Carmen Martín Gaite
LETREROS, RELACIONES SIN DISTANCIA
La
mayoría de las cosas que se dicen no son palabras. Cada uno de nosotros ha
llegado, lamentablemente, a ser el abogado defensor de una situación personal.
Nótese hasta qué punto es esto cierto, parando mientes en el hecho de que son
muy pocas las frases que no comienzan diciendo: «pues yo eso no lo hago» o
cosas análogas. Hay un deseo de justificarse en una selva donde cada uno
esgrime su letrero; no se oyen las palabras, se mira el letrero de quién las
está diciendo y si ese letrero no existe entonces se escuchan algo más, pero
siempre con vistas a colgarlo y quitarse de encima el peligro de una agresión
inesperada: «Ah, ya. Habla en moralista» o bien: «Es un teórico» , «es un reaccionario». Y todas las palabras que
dice se oyen teñidas de ese color. La sociedad que es bien sabia rechaza como
primer revulsivo las palabras desconcertantes. Nótese que no me refiero a las
inauténticas. No rechaza, por supuesto, a las inauténticas o ambiguas, sino a
las pocas que van por libre, vayan por donde sea. Y aún para éstas han creado
carteles como el de «extravagante» y «poseur», también el de «individualista».

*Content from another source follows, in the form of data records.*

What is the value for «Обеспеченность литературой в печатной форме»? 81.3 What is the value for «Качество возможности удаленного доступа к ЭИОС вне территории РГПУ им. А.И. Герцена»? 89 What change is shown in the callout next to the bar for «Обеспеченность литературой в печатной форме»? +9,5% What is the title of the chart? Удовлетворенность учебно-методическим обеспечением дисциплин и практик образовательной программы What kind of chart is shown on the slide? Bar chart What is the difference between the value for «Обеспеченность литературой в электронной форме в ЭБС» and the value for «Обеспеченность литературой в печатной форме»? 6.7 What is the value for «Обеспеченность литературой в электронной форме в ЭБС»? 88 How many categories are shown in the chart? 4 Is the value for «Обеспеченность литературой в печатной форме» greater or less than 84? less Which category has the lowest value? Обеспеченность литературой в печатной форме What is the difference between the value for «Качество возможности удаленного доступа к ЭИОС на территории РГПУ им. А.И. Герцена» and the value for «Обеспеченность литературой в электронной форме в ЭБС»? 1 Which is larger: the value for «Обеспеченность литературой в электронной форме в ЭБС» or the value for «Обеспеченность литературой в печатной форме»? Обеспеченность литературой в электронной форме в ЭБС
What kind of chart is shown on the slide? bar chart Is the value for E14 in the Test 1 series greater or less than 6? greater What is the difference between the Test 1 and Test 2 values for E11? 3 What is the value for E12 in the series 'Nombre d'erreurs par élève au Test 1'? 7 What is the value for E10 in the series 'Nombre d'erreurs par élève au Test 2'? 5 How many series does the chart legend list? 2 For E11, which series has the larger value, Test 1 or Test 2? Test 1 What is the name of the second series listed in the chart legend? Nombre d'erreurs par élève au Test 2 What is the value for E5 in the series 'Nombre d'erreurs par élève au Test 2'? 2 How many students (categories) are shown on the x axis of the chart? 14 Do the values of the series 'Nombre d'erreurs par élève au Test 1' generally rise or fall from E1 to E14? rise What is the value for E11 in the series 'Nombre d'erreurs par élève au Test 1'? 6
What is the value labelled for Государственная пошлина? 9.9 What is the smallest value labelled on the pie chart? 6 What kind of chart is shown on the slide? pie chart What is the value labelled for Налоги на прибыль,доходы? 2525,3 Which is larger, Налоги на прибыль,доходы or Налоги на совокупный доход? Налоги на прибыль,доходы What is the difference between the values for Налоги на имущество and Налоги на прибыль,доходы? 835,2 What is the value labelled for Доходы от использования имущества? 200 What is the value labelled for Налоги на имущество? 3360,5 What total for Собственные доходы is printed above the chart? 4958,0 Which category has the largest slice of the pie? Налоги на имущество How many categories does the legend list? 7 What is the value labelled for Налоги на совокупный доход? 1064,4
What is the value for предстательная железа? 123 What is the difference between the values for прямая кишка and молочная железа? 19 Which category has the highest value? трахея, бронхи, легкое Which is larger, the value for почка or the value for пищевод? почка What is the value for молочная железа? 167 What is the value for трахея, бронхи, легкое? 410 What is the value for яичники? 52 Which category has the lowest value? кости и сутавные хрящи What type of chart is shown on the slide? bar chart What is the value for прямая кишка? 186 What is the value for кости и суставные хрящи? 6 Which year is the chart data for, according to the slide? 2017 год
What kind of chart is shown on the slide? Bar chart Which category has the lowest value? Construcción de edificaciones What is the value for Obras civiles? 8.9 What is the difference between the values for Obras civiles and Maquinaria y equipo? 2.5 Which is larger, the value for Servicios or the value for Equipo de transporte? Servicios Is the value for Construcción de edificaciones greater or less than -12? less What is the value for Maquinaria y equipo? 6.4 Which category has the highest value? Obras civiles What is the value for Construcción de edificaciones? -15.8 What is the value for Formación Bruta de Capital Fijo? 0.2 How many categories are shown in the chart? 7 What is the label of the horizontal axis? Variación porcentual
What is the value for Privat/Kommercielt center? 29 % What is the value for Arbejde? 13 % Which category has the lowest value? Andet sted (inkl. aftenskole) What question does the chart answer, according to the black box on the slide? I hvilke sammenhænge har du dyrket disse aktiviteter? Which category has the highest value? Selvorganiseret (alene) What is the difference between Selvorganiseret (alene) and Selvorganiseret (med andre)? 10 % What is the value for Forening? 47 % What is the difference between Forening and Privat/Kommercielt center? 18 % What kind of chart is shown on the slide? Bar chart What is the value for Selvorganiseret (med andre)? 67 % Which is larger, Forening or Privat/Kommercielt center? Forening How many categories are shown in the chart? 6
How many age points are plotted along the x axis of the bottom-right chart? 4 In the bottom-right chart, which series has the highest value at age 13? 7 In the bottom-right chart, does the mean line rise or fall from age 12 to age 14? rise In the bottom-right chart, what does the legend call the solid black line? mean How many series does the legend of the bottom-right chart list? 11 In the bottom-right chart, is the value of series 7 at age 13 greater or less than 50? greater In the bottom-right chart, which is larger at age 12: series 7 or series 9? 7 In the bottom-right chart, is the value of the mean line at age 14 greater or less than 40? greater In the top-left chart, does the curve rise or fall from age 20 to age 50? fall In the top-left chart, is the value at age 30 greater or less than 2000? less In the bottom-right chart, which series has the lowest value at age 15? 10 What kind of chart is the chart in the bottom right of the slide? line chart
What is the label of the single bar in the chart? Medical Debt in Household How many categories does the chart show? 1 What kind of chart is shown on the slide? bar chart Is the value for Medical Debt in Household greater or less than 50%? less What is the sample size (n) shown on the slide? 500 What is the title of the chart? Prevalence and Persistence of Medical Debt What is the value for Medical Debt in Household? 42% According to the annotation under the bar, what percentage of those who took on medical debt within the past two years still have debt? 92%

Con lo de los letreros se pretende –yo
creo– orientar a los demás más que orientarse uno mismo, que suele estar –como
es de ley en el mundo– desorientadísimo; y esta situación sólo se remediaría
precisamente dejando de pensar un poco en el letrero que nos cuelgan o en el
que deseamos colgar al recién conocido, y hacer esta renuncia, no porque sí,
sino en atención a un mayor respeto por las palabras que dice. Es bien claro
que si otro dice tonterías, debemos rechazarlas como tales tonterías, pero no
atacarle a él ni al letrero que lleva.
Esto –en pequeño– es lo que pasa en las
relaciones familiares (matrimoniales sobre todo). Mucho se habla de la
inveterada incomprensión entre marido y mujer, pero pocas veces se paran los
que padecen a analizar sus raíces. Y sus raíces están en este mismo hecho que he
señalado del apasionamiento, de la falta de distancia. Pocas veces en una
conversación entre cónyuges se esta hablando de algo ajeno a la conversación,
por eso las riñas de novios uno suele recordar dónde se produjeron, pero nunca
lo que se trató de nada.
¡Y lo importante es que al hablar se
trate de algo: por eso hay que establecer la distancia suficiente. No estar
mirando al que habla y pensando en él como una presa a cazar. Sino tener la
buena voluntad de tener la atención abierta a lo que dice.¿Qué dice tonterías?
¡Duro contra ellas y sin piedad! Pero la persona tendría que estar a parte de
estas cuestiones, que se llaman intelectuales. No debería sentirse uno tan
movido instantáneamente a disculparla en nombre de que lleva un letrero afín al
nuestro, o lapidar a veces por simple sospecha, porque nos parece que lleva
otro que consideramos
–tal
vez erradamente– como enemigo.
En razón
inversa a lo que parece que sería deseable, ocurre lo que tanto me pasma y que
ha sido el motivo principal de estas meditaciones. He constatado que la gente
para las tonterías en sí mismas, para los más gruesos errores, tiene una manga
ancha fabulosa. Hay, en el fondo un
total desprecio para lo que se dice; se admiten opiniones gratuitas u hay una
gran tendencia en cambio a anestesiar el defecto desagradable (con tal de que
no inquieten) de las palabras cuando llevan preguntas que ponen en relieve la
complejidad de una situación y la necesidad urgente de pasar a estudiarla a
fondo.
La gente
quiere estar de acuerdo en lo que sea, con los pocos o con los muchos, hay una
prisa fulminante por estar de acuerdo en algo, por quemar las etapas espinosas.
Incluso por negarlas. (Impaciencia de los jóvenes).